Chinese stocks were weaker with another global slump, but there is speculation of market intervention by the Chinese government.
China 50: Daily Chart
The CH 50 dropped back through weekly support at 12,354, and that will be the line in the sand.
China’s US$1.35 trillion sovereign wealth fund was seen increasing its equity stakes in the nation’s four biggest banks, sparking speculation that authorities are trying to build confidence in the market after an exodus of foreign investment funds and a slump in the local currency.
Central Huijin Investment, which owns stakes in domestic financial institutions, added to its holdings in Industrial and Commercial Bank, Construction Bank, Bank of China, and the Agricultural Bank of China, according to stock exchange filings.

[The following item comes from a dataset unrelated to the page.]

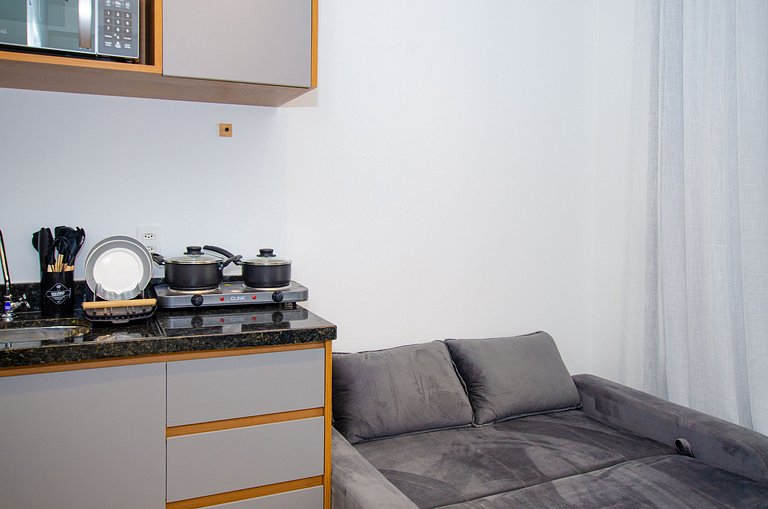 Lindo studio no coração de PInheiros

The purchases, worth around 477.5 million yuan (US$65.4 million), may also be showing that the government is ready to act with stimulus.
“This move, reminiscent of its actions during the 2015 Chinese equity market turmoil, signifies the government’s desire to maintain market stability,” Redmond Wong, at Saxo Capital Markets in Hong Kong, wrote.
The move could entice domestic investors to the market and also see the return of hedge funds from overseas who ran from the market over fears of the slow economic recovery in China and the tensions between the country and the US.
The wealth fund held equity stakes in 17 financial institutions, including banks, securities companies, and insurance companies, at the end of 2021, according to the most recent annual report.
US stocks ended a recent rally after inflation came in higher than expected. That happened only a day earlier, when investors were reassured by the FOMC minutes that the Federal Reserve was finished with rate hikes.
The minutes are trailing, while the inflation data was a reality check, and recent bullish activity in stocks, risk assets, and anti-US dollar currencies has unwound sharply.